Dalam sebuah pernyataan, Kementerian Dalam Negeri Mesir mengatakan total tiga orang tewas. Tiga kendaraan polisi dibakar dan 265 pengunjuk rasa, termasuk perempuan, ditangkap, katanya. Dua pejabat keamanan di kota selatan Minya dan Aswan mengatakan dua pendukung pro-Morsi tewas dalam bentrokan tersebut, sehingga jumlah total korban tewas menjadi lima.
Kendaraan lapis baja sebelumnya menutup alun-alun utama dan pusat kota di Kairo dan kota-kota besar lainnya sebagai persiapan menghadapi demonstrasi yang diperkirakan akan memprotes pelabelan Ikhwanul Muslimin sebagai organisasi teroris. Pengumuman tersebut dimaksudkan untuk semakin melumpuhkan kelompok tersebut menjelang pemungutan suara penting mengenai rancangan konstitusi pada tanggal 14 dan 15 Januari yang dipandang oleh pemerintah sementara sebagai tonggak sejarah dalam rencana transisi.
Setelah pernyataan tersebut, juru bicara keamanan mengatakan setiap peserta demonstrasi Ikhwanul Muslimin akan dijatuhi hukuman hingga lima tahun penjara, dan para pemimpin kelompok tersebut dapat dijatuhi hukuman mati berdasarkan undang-undang anti-terorisme.
Sejak Morsi digulingkan dalam kudeta militer pada tanggal 3 Juli setelah jutaan orang melakukan protes menuntut pemecatannya, Ikhwanul Muslimin dan sekutunya terus-menerus mengadakan protes, namun jumlahnya menyusut tajam di bawah penindasan berat yang dilakukan kelompok tersebut.
Label teror muncul setelah bom bunuh diri di kota Delta Nil pada hari Selasa yang menewaskan 16 orang dan melukai 100 orang, sebagian besar polisi. Ledakan kedua terjadi di Kairo pada hari Kamis, menghantam sebuah bus dan melukai penumpang namun tidak menimbulkan korban besar.

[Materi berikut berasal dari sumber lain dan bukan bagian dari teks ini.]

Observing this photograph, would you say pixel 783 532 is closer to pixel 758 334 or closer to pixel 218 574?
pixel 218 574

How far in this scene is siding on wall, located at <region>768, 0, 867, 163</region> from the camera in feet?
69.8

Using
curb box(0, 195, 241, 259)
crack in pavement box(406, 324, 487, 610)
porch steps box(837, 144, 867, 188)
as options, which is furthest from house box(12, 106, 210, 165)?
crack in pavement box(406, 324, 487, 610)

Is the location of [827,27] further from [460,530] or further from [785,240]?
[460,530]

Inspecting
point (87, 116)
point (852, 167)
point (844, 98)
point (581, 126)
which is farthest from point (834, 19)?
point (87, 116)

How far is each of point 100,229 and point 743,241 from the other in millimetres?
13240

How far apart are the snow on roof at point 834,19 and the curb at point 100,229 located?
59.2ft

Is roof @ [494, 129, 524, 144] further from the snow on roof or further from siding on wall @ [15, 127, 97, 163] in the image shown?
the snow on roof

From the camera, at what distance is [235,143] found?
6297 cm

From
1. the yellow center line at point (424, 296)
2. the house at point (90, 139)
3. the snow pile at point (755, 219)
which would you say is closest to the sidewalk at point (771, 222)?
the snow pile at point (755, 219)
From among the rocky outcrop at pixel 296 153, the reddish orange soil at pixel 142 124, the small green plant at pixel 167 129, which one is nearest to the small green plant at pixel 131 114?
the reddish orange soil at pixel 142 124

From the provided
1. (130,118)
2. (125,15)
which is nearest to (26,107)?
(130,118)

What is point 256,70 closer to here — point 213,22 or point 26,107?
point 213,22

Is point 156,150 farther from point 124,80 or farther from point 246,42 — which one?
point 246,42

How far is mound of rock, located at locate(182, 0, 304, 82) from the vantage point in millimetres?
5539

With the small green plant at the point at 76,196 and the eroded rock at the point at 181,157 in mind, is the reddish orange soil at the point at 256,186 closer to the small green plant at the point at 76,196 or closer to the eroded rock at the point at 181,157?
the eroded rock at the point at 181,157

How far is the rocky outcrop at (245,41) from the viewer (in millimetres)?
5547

Pemerintah menuduh Ikhwanul Muslimin berada di balik pemboman tersebut, sebuah klaim yang dibantah oleh kelompok tersebut. Sebuah kelompok yang terinspirasi al-Qaeda, Ansar Beit al-Maqdis, atau Juara Yerusalem, mengaku bertanggung jawab atas serangan bunuh diri hari Selasa itu dan menjanjikan lebih banyak lagi.

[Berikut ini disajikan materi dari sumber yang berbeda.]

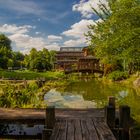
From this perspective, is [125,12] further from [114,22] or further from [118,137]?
[118,137]

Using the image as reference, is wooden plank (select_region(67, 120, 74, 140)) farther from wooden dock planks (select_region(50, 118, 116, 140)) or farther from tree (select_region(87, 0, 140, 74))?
tree (select_region(87, 0, 140, 74))

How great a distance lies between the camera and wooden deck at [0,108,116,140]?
349 inches

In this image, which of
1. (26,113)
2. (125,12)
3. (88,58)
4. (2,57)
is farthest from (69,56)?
(26,113)

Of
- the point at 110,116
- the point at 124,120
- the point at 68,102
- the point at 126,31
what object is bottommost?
the point at 68,102

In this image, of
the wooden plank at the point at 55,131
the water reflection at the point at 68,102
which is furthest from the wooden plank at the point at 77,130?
the water reflection at the point at 68,102

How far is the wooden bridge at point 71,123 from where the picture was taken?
29.1ft

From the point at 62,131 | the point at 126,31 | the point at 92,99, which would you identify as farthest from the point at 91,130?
the point at 92,99

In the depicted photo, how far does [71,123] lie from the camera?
10688 millimetres

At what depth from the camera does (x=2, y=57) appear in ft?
233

Pemerintah belum memberikan bukti kuat yang menghubungkan Ikhwanul Muslimin dengan kelompok militan. Namun pada masa Morsi berkuasa, ia bersekutu dengan kelompok-kelompok radikal dan mengirim utusan kepada para pemimpin militan untuk melakukan gencatan senjata di wilayah Sinai yang bergejolak dengan imbalan diakhirinya serangan militer.
Setelah penggulingan Morsi, tentara melancarkan serangan besar-besaran di Sinai terhadap tersangka militan, menyapu tempat persembunyian di kota-kota dekat perbatasan dengan Jalur Gaza dan Israel.